Lord Sebastian's Secret (The Duke's Sons #3)(54)



“You’ll come up with something, I know.”

“Me?” He frowned. “You’re the clever one.”

“Not about…action campaigns.” She smiled fondly up at him. “You’re the master there. Look at the way you saved us when we were lost. I’ve no doubt you’ll do so again.”

“But…” This wasn’t a matter of building a fire or cutting some bracken. This was a war of words. The admiration in his betrothed’s gaze filled Sebastian with pride, and apprehension. She had no notion how stupid he could be when it came to intangible conflicts.

A distant call came from the garden outside. “Georgina?”

“That’s Emma,” she said. “Probably warning me that I’m wanted. I must go.”

With a final squeeze of his hand, she slipped away. Sebastian remained in the recess, savoring the lingering scent of her perfume and memory of her touch, giving her time to get well away. He wanted nothing more than to impress her by saving the day. She’d compared him to a knight, he remembered. Those were the fellows who rode in like a one-man cavalry regiment and rescued the maiden in distress. If only it was a matter of riding… But it wasn’t. Or saber work or navigating a forest path. He had no idea how to unpick the current tangle. It seemed all too likely that he’d fail.

In the dimness of the tower, Sebastian winced. He didn’t think he could bear to see the impatience and disappointment in her eyes that he’d endured from schoolmasters and tutors throughout his youth. He’d thought he’d come to terms with his limitations, but now a whole new level of jeopardy opened before him.

“Sykes,” he said aloud. Ideas were the man’s meat and potatoes. Words were like the air he breathed. He’d think of something.

When he rang, Sykes appeared promptly in Sebastian’s bedchamber, even though it wasn’t a time of day when he customarily had duties. “You know the mess we’re in,” Sebastian said when the door had closed behind him. Outraged at the marquess’s unfairness, Sebastian had recounted the story as he was undressing the previous evening.

“Yes, my lord.” Sykes shook his head, and the playwright peeped out from behind the ideal servitor. “I never thought to hear myself say so, but it’s beyond anything I could have invented. An Eastern magician. Visions of barbarians. A marriage in peril.” He started to rub his hands together gleefully, then recalled himself.

“I wouldn’t call Mitra a magician,” Sebastian objected. “He certainly doesn’t.”

“Quite a modest fellow, as far as I have observed,” Sykes said.

He appeared to think he was agreeing with Sebastian, when in fact this was quite off the main track. “Lady Georgina thinks I can make it all right,” Sebastian told him. “But I’ve no idea how.”

“A conundrum,” Sykes replied. “They say in the servants’ hall that his lordship never wavers once he fixes on a notion.”

This was bad news. Worse, Sykes didn’t sound as helpful as usual. Which worried Sebastian, even as he acknowledged that the problem was knottier than composing a proper letter or deciphering some wit’s puzzling remarks. “Even nonsensical notions?” he asked.

“Particularly those,” the valet responded with obvious relish.

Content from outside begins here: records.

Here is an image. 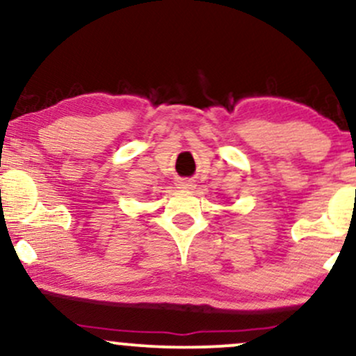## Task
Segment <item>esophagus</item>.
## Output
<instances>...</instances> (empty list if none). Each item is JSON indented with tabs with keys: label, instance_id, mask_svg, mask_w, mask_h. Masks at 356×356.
Here are the masks:
<instances>
[{
	"label": "esophagus",
	"instance_id": "esophagus-1",
	"mask_svg": "<svg viewBox=\"0 0 356 356\" xmlns=\"http://www.w3.org/2000/svg\"><path fill=\"white\" fill-rule=\"evenodd\" d=\"M177 186H179V189L187 191V189H192V187H194V184H192L191 181H181L177 184Z\"/></svg>",
	"mask_w": 356,
	"mask_h": 356
}]
</instances>
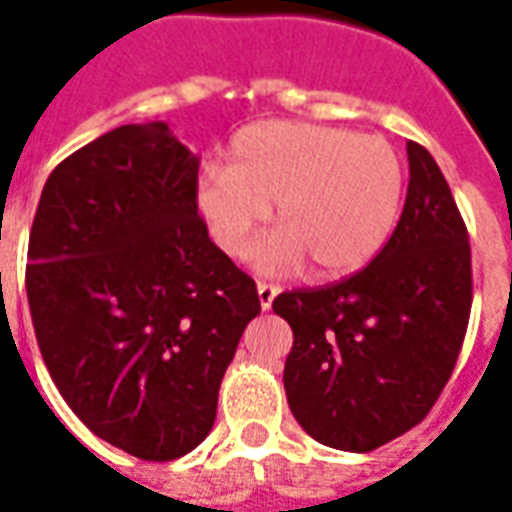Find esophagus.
Here are the masks:
<instances>
[{"instance_id":"34e87169","label":"esophagus","mask_w":512,"mask_h":512,"mask_svg":"<svg viewBox=\"0 0 512 512\" xmlns=\"http://www.w3.org/2000/svg\"><path fill=\"white\" fill-rule=\"evenodd\" d=\"M279 288L277 285H268V282H257V301H260V310H271V304L277 299Z\"/></svg>"}]
</instances>
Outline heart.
I'll return each mask as SVG.
<instances>
[{"label":"heart","instance_id":"b5f03b06","mask_svg":"<svg viewBox=\"0 0 512 512\" xmlns=\"http://www.w3.org/2000/svg\"><path fill=\"white\" fill-rule=\"evenodd\" d=\"M403 189V161L384 136L271 120L233 136L194 208L219 252L244 257L277 205L279 230L255 252L257 266L285 271L307 255L323 277H348L392 238Z\"/></svg>","mask_w":512,"mask_h":512}]
</instances>
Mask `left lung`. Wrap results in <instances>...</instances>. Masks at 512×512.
<instances>
[{"label": "left lung", "instance_id": "1", "mask_svg": "<svg viewBox=\"0 0 512 512\" xmlns=\"http://www.w3.org/2000/svg\"><path fill=\"white\" fill-rule=\"evenodd\" d=\"M408 194L376 260L326 288L288 290L285 395L312 439L370 452L428 417L472 312V249L439 164L408 142Z\"/></svg>", "mask_w": 512, "mask_h": 512}]
</instances>
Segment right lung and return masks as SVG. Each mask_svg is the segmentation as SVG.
Listing matches in <instances>:
<instances>
[{"label":"right lung","instance_id":"obj_1","mask_svg":"<svg viewBox=\"0 0 512 512\" xmlns=\"http://www.w3.org/2000/svg\"><path fill=\"white\" fill-rule=\"evenodd\" d=\"M200 158L167 123H131L54 169L29 233L40 354L73 414L142 461L213 428L224 370L260 315L252 277L194 208Z\"/></svg>","mask_w":512,"mask_h":512}]
</instances>
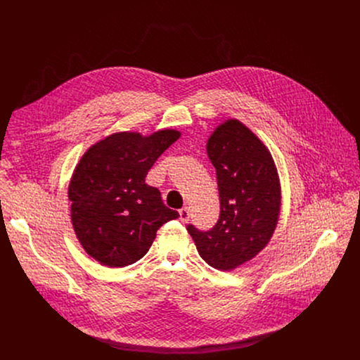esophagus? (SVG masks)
<instances>
[{
	"label": "esophagus",
	"mask_w": 360,
	"mask_h": 360,
	"mask_svg": "<svg viewBox=\"0 0 360 360\" xmlns=\"http://www.w3.org/2000/svg\"><path fill=\"white\" fill-rule=\"evenodd\" d=\"M189 210L185 207V208H182V210H179V219H181V222H184V224H186L188 221H189Z\"/></svg>",
	"instance_id": "1"
}]
</instances>
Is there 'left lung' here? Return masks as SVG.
<instances>
[{
    "label": "left lung",
    "instance_id": "8db88e82",
    "mask_svg": "<svg viewBox=\"0 0 360 360\" xmlns=\"http://www.w3.org/2000/svg\"><path fill=\"white\" fill-rule=\"evenodd\" d=\"M217 169L221 214L200 232L188 225L200 258L218 271H233L269 243L281 214V182L268 146L239 120L219 124L207 142Z\"/></svg>",
    "mask_w": 360,
    "mask_h": 360
}]
</instances>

Sebastian resisted the impulse to kick a nearby footstool. “I don’t want to be at odds with my father-in-law. But I will not be bullied in this matter.”

Sykes straightened like a trooper who’d been caught slouching on the parade ground. “No, my lord.”

Sebastian turned to the window, looking out over the castle gardens. Even after so many years, he disliked asking outright for help. An inner judge always insisted that a man shouldn’t need it. But he did. And for some reason, Sykes was making him say it, rather than anticipating his request. He had no choice but to speak. “You’re always full of ideas. I thought you might have a suggestion.”

“I can’t say that I do, my lord.”

Sebastian turned to him, surprised. Sykes never ran short of schemes. “Well, could you, er, think about it?”

“Very well, my lord. But you know, you may very well discover a solution.”

Sebastian stared. If he’d had to describe Sykes’s expression, which was never an easy task, he’d have said that he looked like a man who’d glimpsed a promising opportunity. Which was bewildering and quite at odds with what Sykes had said. Sebastian very nearly groaned aloud. If Sykes was at a standstill, then he really was lost.





Twelve


Sebastian had thought that things were bad enough with Georgina’s father, but dinner that evening proved he’d underestimated the man’s determination to express his displeasure. Every word he spoke seemed designed to show them all that he was not a man to be thwarted. He dominated the conversation at table, forcing everyone to listen to his discussion with Mitra and Joanna Byngham.

They went on and on about cycles of time and creation and destruction, using words Sebastian had never heard. He would have been content to let them, and never to learn the meaning of words such as kalpa and yuga. But every few minutes the marquess shot a question in Sebastian’s direction, like a sudden volley from an entrenched position. The older man’s expression, as he watched Sebastian struggle to reply, was evilly smug.